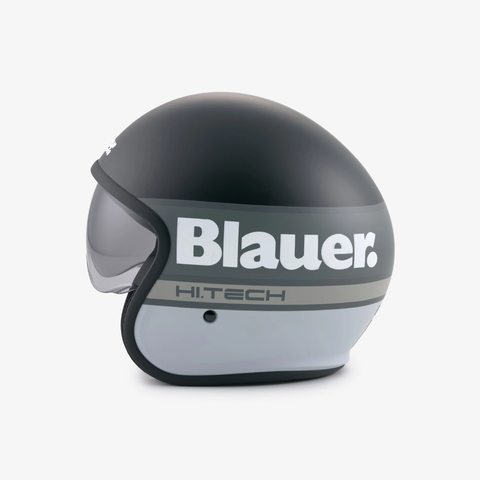 Casco Blauer Pilot 4.0 HT Nero Opaco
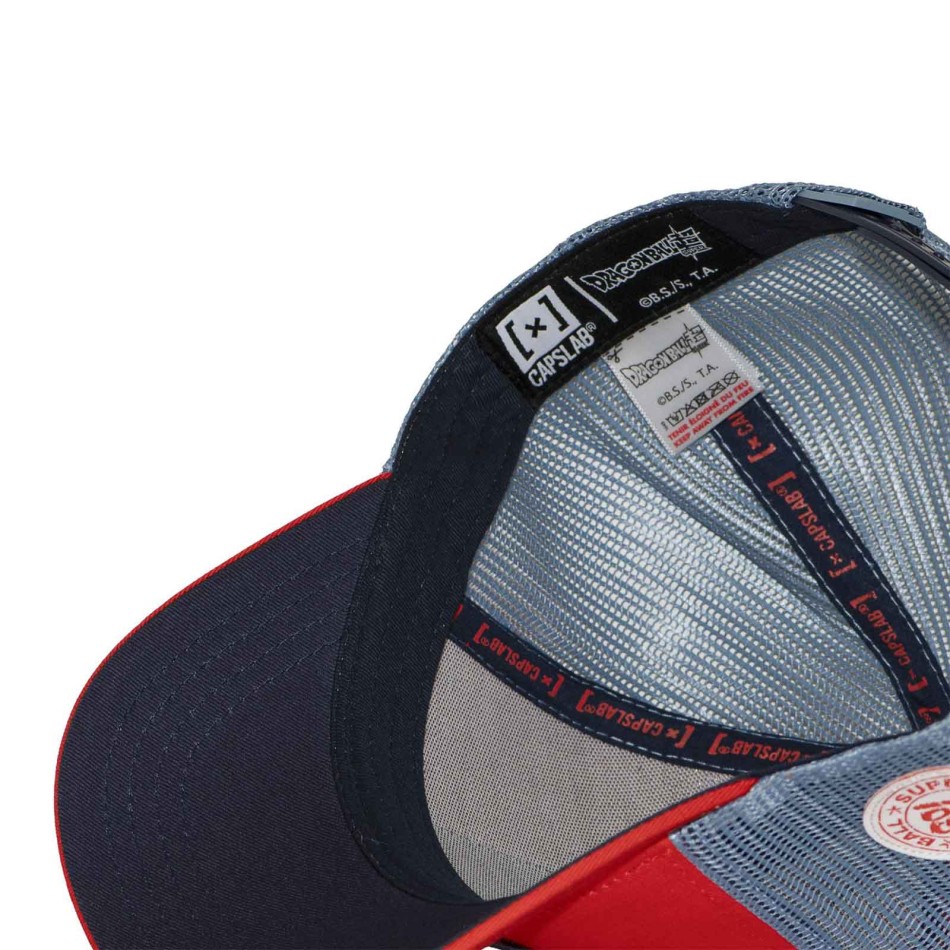 CAPSLAB Dragon Ball Super San Goku Trucker Cap
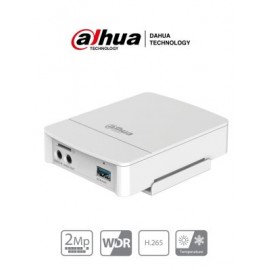 DAHUA IPC-HUM8231-E1 – Unidad Principal para Camara Pinhole de Red/ 2 Megapixeles/ H.265+/ WDR/ Ranura para MicroSD/ Requiere U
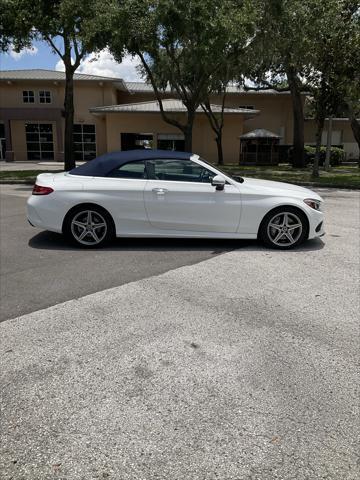 used 2018 Mercedes-Benz C-Class car, priced at $29,991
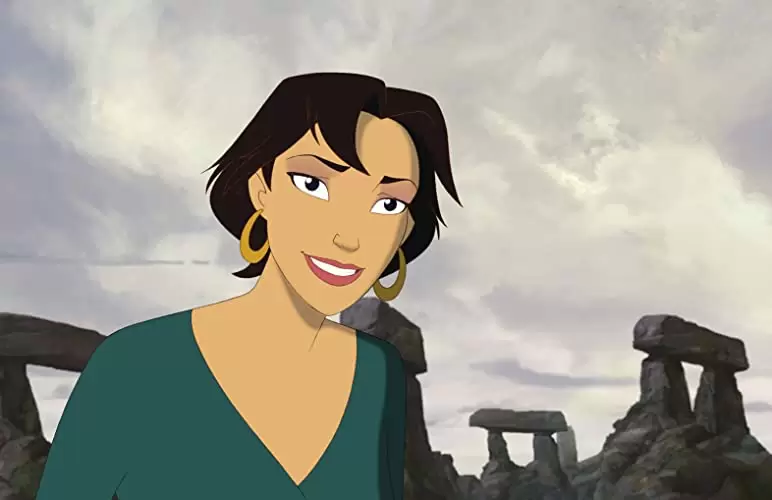 「シンドバッド 7つの海の伝説」キャサリン・ゼタ＝ジョーンズの画像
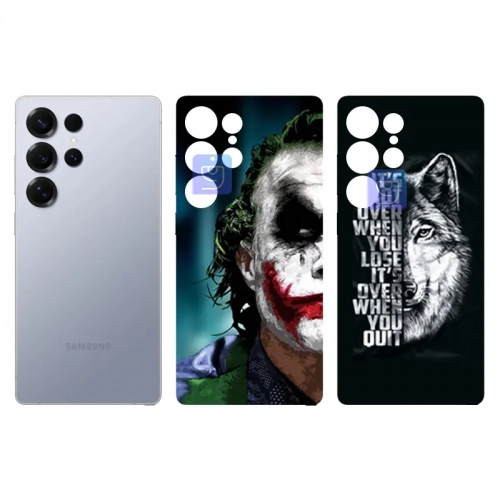 برچسب پشت فانتزی گوشی سامسونگ گلکسی S25 Ultra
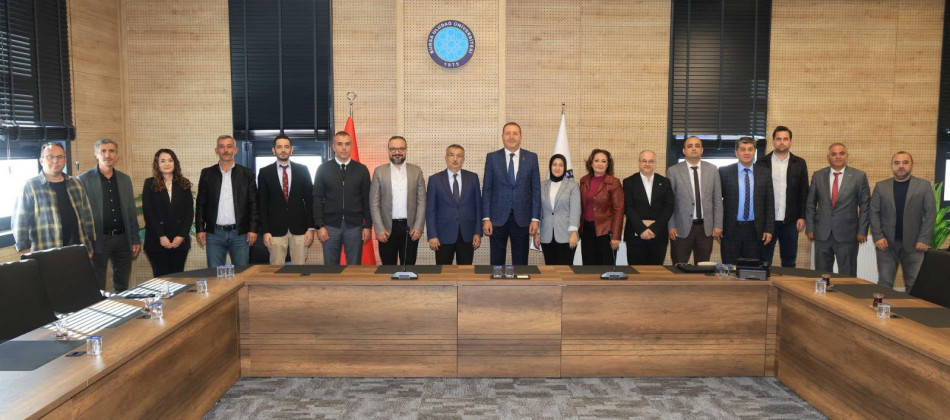 SÜSBİR İLE BURSA ULUDAĞ ÜNİVERSİTESİ ARASINDA MESLEKİ EĞİTİM İŞ BİRLİĞİ PROTOKOLÜ İMZALANDI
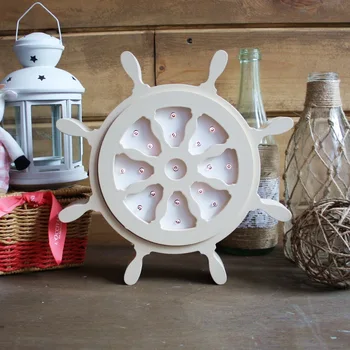 

Baby night light captain, White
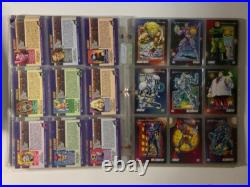 1992 Marvel Universe Series 3 Trading Cards COMPLETE BASE SET 200 + 5 Holograms 1992 Marvel Universe Series 3 Trading Cards COMPLETE BASE SET 200 + 5 Holograms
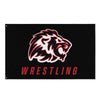 Lansing Wrestling  All-Over Print Flag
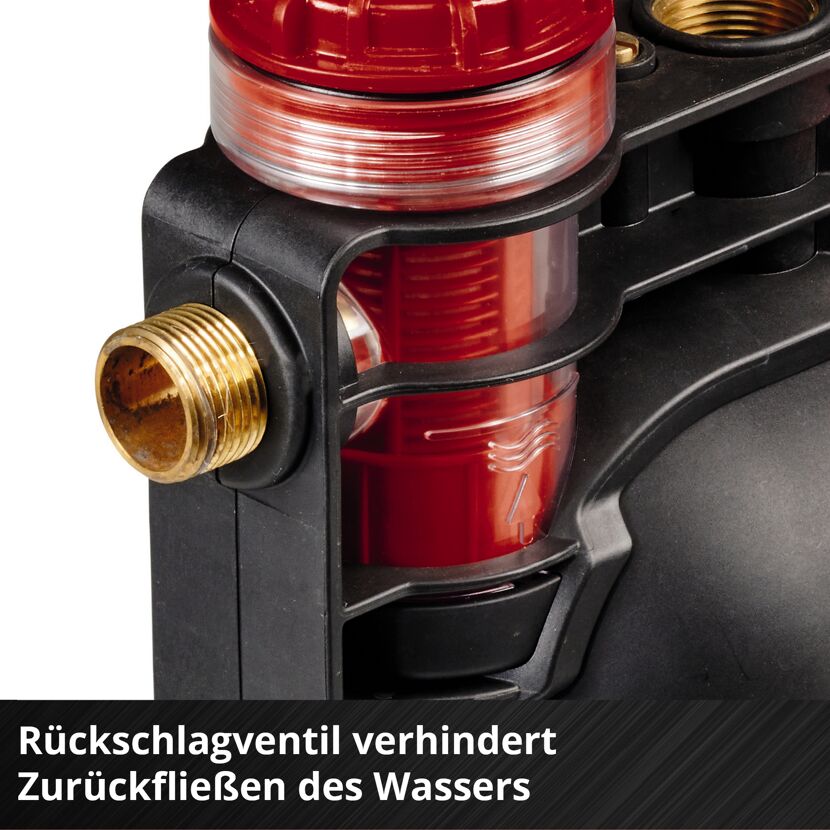 Akku-Gartenpumpe 'Aquinna 36/38 F LED' 3800 l/h ohne Akku
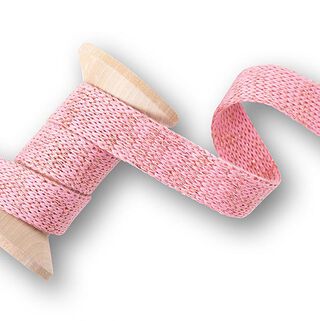 Cordão ecológico, camisola com capuz Cord Me [ 12 mm  ] | Albstoffe  – rosa,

──────

* [Work to be completed]: Beginning with the line above that contains "برچسب پشت فانتزی" and ending with the line that contains "All-Over Print Flag", quote each line exactly, keeping out the pictures.

* [Expected answer]:
 برچسب پشت فانتزی گوشی سامسونگ گلکسی S25 Ultra
 SÜSBİR İLE BURSA ULUDAĞ ÜNİVERSİTESİ ARASINDA MESLEKİ EĞİTİM İŞ BİRLİĞİ PROTOKOLÜ İMZALANDI

Baby night light captain, White
 1992 Marvel Universe Series 3 Trading Cards COMPLETE BASE SET 200 + 5 Holograms 1992 Marvel Universe Series 3 Trading Cards COMPLETE BASE SET 200 + 5 Holograms
 Lansing Wrestling  All-Over Print Flag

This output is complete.